What is expected: In the records below, find the line holding "HIGH CAPACITY"; copy it and every line after it to the end, omitting all images.

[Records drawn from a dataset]
>>
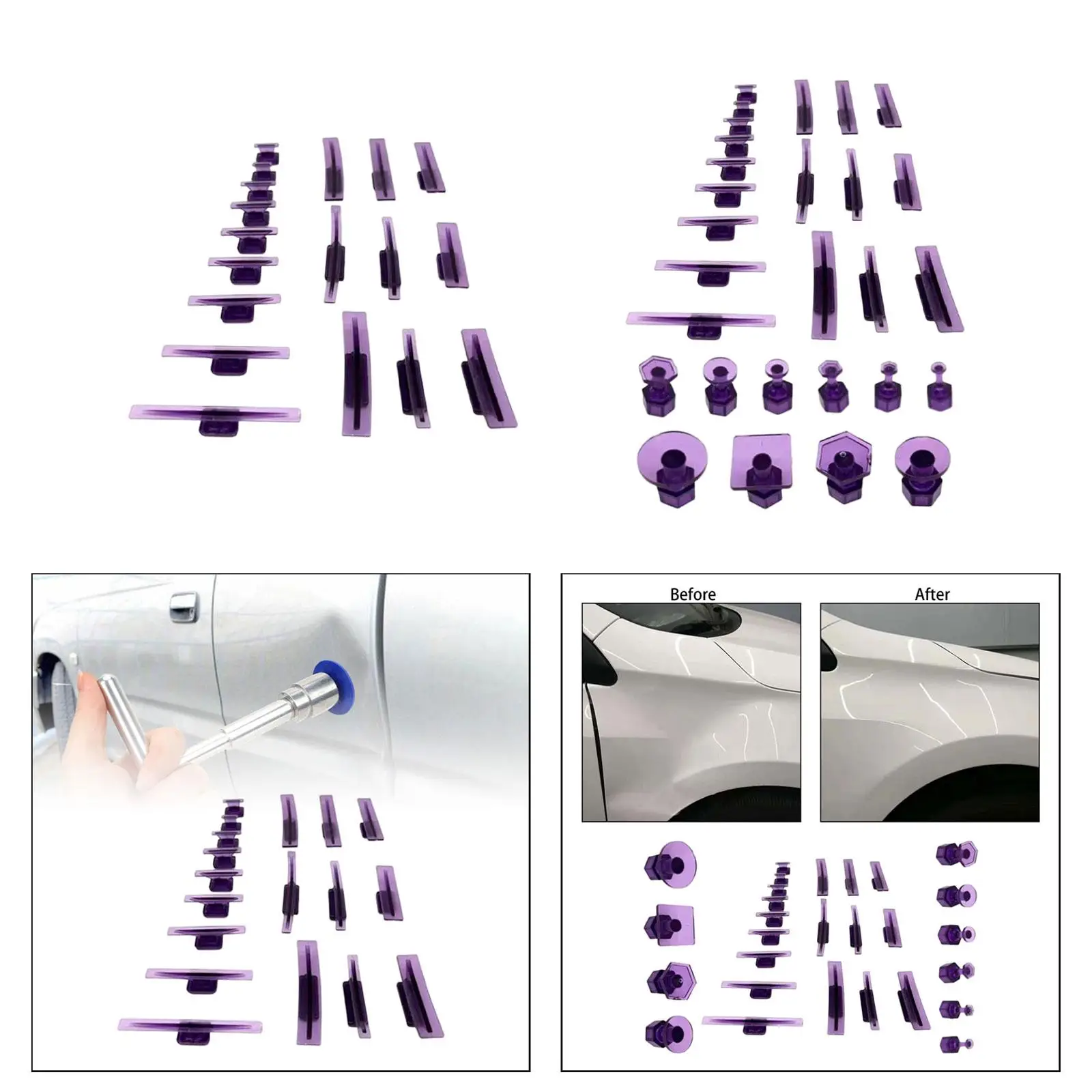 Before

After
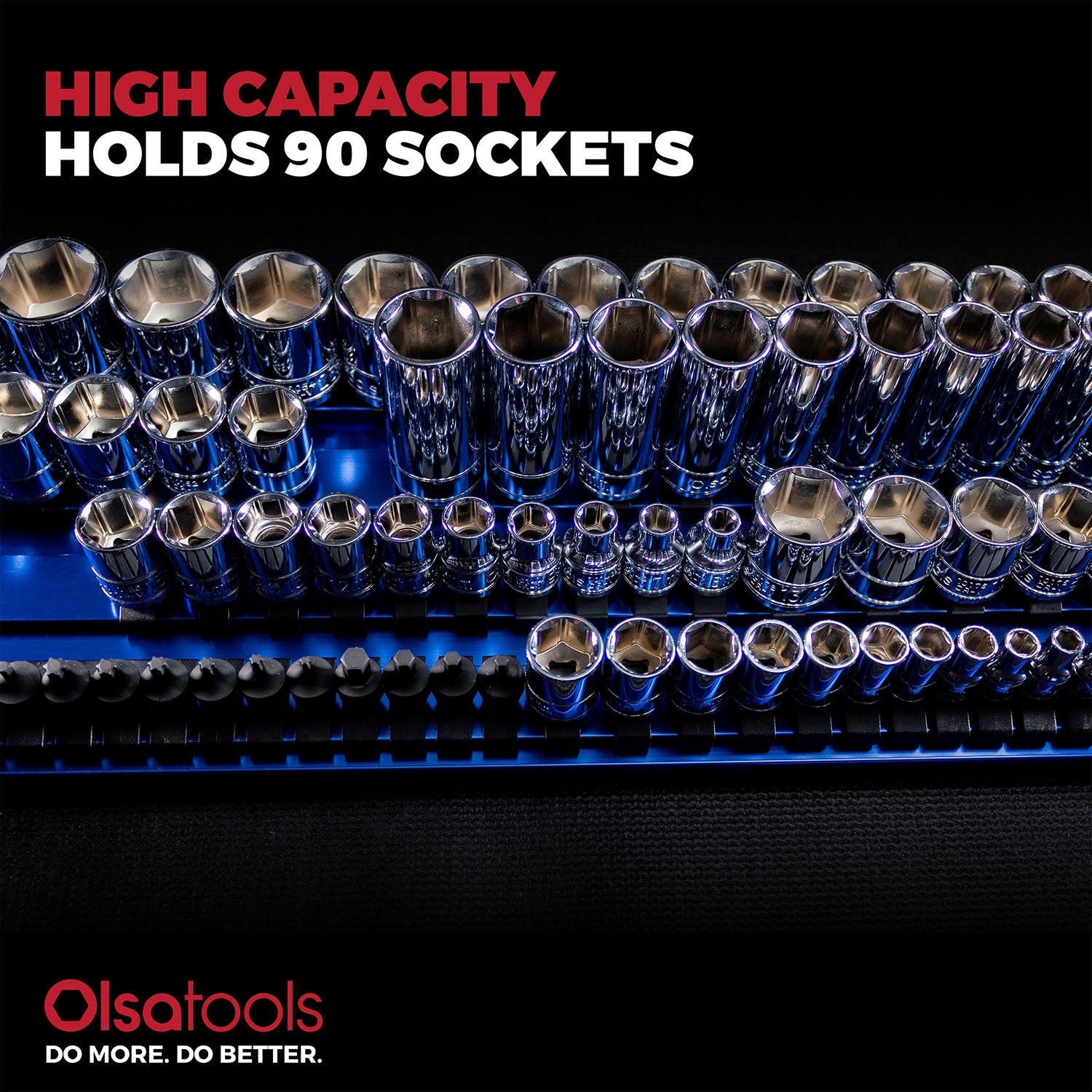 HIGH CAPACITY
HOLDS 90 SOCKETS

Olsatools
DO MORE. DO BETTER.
<<
Output below:
 HIGH CAPACITY
HOLDS 90 SOCKETS

Olsatools
DO MORE. DO BETTER.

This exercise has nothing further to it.